Problème à résoudre |
Rédigez la suite du texte sur l'Internet mobile, placé ci-dessous avant la liste, en commençant après sa dernière phrase.

Texte fourni |
↓↓↓

Le mobinaute devrait avoir des besoins différents de l'internaute. Toutefois, pour l'instant les services du Web mobile s'inspirent directement des services du Web PC pour promouvoir l'Internet mobile. Il s'agit en effet de faciliter les usages en attirant les utilisateurs autour de services déjà connus, via une logique d'extension de service plus d'ailleurs que comme une copie par un tiers de service existant.

Le marché de l'Internet mobile ne sera toutefois capable de devenir un marché grand public, en touchant plus du premier tiers de la population plus naturellement connectée, qu'en allant au-delà de la continuité de service avec des services purement mobiles. Il faudra alors tirer parti des spécificités intrinsèques du mobile (nomadisme, personnalisation accrue, rapidité d'accès). Les plus grands atouts du mobile viendront en fait des capteurs embarqués (caméra, localisation, RFID, accéléromètre) pour proposer des applications mobiles 2.0, sans aucun équivalent PC, rendant ainsi la solution totalement indispensable. Les premières solutions mises en œuvre permettent déjà des services innovants très attractifs.

JB -Les systèmes d'exploitation ou les kiosques de téléchargement d'applications se multiplient sur les mobiles. Pensez vous que le marché des smartphones aura un O.S. en position de monopole ou le logiciel restera t-il un élément de différenciation entre les constructeurs ?

↑↑↑

Lignes de données:
↓↓↓

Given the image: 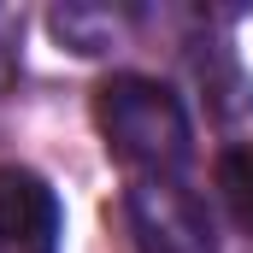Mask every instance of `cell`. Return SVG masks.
<instances>
[{"mask_svg": "<svg viewBox=\"0 0 253 253\" xmlns=\"http://www.w3.org/2000/svg\"><path fill=\"white\" fill-rule=\"evenodd\" d=\"M53 30H59L65 47H77V53H106L118 42V12H106V6H59Z\"/></svg>", "mask_w": 253, "mask_h": 253, "instance_id": "4", "label": "cell"}, {"mask_svg": "<svg viewBox=\"0 0 253 253\" xmlns=\"http://www.w3.org/2000/svg\"><path fill=\"white\" fill-rule=\"evenodd\" d=\"M129 230L141 253H218L212 212L200 206V194L183 183H135L129 189Z\"/></svg>", "mask_w": 253, "mask_h": 253, "instance_id": "2", "label": "cell"}, {"mask_svg": "<svg viewBox=\"0 0 253 253\" xmlns=\"http://www.w3.org/2000/svg\"><path fill=\"white\" fill-rule=\"evenodd\" d=\"M59 194L24 165H0V253H59Z\"/></svg>", "mask_w": 253, "mask_h": 253, "instance_id": "3", "label": "cell"}, {"mask_svg": "<svg viewBox=\"0 0 253 253\" xmlns=\"http://www.w3.org/2000/svg\"><path fill=\"white\" fill-rule=\"evenodd\" d=\"M218 189H224V200H230L236 224L253 236V141L230 147V153L218 159Z\"/></svg>", "mask_w": 253, "mask_h": 253, "instance_id": "5", "label": "cell"}, {"mask_svg": "<svg viewBox=\"0 0 253 253\" xmlns=\"http://www.w3.org/2000/svg\"><path fill=\"white\" fill-rule=\"evenodd\" d=\"M94 118L112 153L135 171H153V183H171L189 165V112L153 77H112L94 100Z\"/></svg>", "mask_w": 253, "mask_h": 253, "instance_id": "1", "label": "cell"}]
</instances>
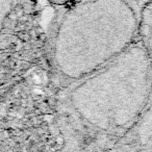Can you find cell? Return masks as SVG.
<instances>
[{"label":"cell","instance_id":"6da1fadb","mask_svg":"<svg viewBox=\"0 0 152 152\" xmlns=\"http://www.w3.org/2000/svg\"><path fill=\"white\" fill-rule=\"evenodd\" d=\"M140 36L148 50L152 66V0L144 10ZM128 135H131L132 144L137 147L139 152H152V81L145 106Z\"/></svg>","mask_w":152,"mask_h":152}]
</instances>
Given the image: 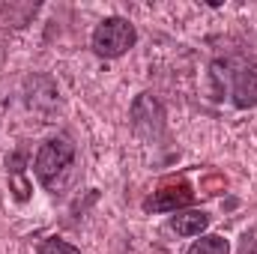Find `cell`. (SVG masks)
I'll use <instances>...</instances> for the list:
<instances>
[{"instance_id": "3957f363", "label": "cell", "mask_w": 257, "mask_h": 254, "mask_svg": "<svg viewBox=\"0 0 257 254\" xmlns=\"http://www.w3.org/2000/svg\"><path fill=\"white\" fill-rule=\"evenodd\" d=\"M135 42H138L135 24H132L128 18H120V15L105 18V21L93 30V51H96L99 57H108V60L123 57L128 48H135Z\"/></svg>"}, {"instance_id": "7a4b0ae2", "label": "cell", "mask_w": 257, "mask_h": 254, "mask_svg": "<svg viewBox=\"0 0 257 254\" xmlns=\"http://www.w3.org/2000/svg\"><path fill=\"white\" fill-rule=\"evenodd\" d=\"M212 75L230 93L236 108H254L257 105V69L254 66L230 57V60H218L212 66Z\"/></svg>"}, {"instance_id": "5b68a950", "label": "cell", "mask_w": 257, "mask_h": 254, "mask_svg": "<svg viewBox=\"0 0 257 254\" xmlns=\"http://www.w3.org/2000/svg\"><path fill=\"white\" fill-rule=\"evenodd\" d=\"M209 227V215L206 212H183L171 218V230L177 236H200Z\"/></svg>"}, {"instance_id": "277c9868", "label": "cell", "mask_w": 257, "mask_h": 254, "mask_svg": "<svg viewBox=\"0 0 257 254\" xmlns=\"http://www.w3.org/2000/svg\"><path fill=\"white\" fill-rule=\"evenodd\" d=\"M192 200H194V191L186 180H165L144 200V209L147 212H177L180 206H189Z\"/></svg>"}, {"instance_id": "6da1fadb", "label": "cell", "mask_w": 257, "mask_h": 254, "mask_svg": "<svg viewBox=\"0 0 257 254\" xmlns=\"http://www.w3.org/2000/svg\"><path fill=\"white\" fill-rule=\"evenodd\" d=\"M72 168H75V144L66 135L48 138L33 159V174L48 191L63 189L66 180L72 177Z\"/></svg>"}, {"instance_id": "ba28073f", "label": "cell", "mask_w": 257, "mask_h": 254, "mask_svg": "<svg viewBox=\"0 0 257 254\" xmlns=\"http://www.w3.org/2000/svg\"><path fill=\"white\" fill-rule=\"evenodd\" d=\"M12 174H15V177H21V168H12ZM15 194H18V200H24V197H27V186H24V183H18V191H15Z\"/></svg>"}, {"instance_id": "52a82bcc", "label": "cell", "mask_w": 257, "mask_h": 254, "mask_svg": "<svg viewBox=\"0 0 257 254\" xmlns=\"http://www.w3.org/2000/svg\"><path fill=\"white\" fill-rule=\"evenodd\" d=\"M39 254H81V251L75 245L63 242V239H57V236H48V239L39 242Z\"/></svg>"}, {"instance_id": "8992f818", "label": "cell", "mask_w": 257, "mask_h": 254, "mask_svg": "<svg viewBox=\"0 0 257 254\" xmlns=\"http://www.w3.org/2000/svg\"><path fill=\"white\" fill-rule=\"evenodd\" d=\"M186 254H230V245L224 236H200Z\"/></svg>"}]
</instances>
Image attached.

↑↑↑

Résultat de l'exercice |
VB -L'environnement logiciel s'appuie désormais de plus en plus sur des systèmes ouverts (voire open source autour de Linux, Android et plus récemment Symbian), facilitant les développements de tiers, augmentant ainsi considérablement le nombre d'applications disponibles. Cet environnement est de plus en plus fragmenté. Il semble assez peu probable de voir un OS en situation de monopole. Au vu des enjeux, on devrait continuer à voir de nombreux acteurs sur ce marché, dont les dynamiques sont d'ailleurs très différentes selon les zones géographiques.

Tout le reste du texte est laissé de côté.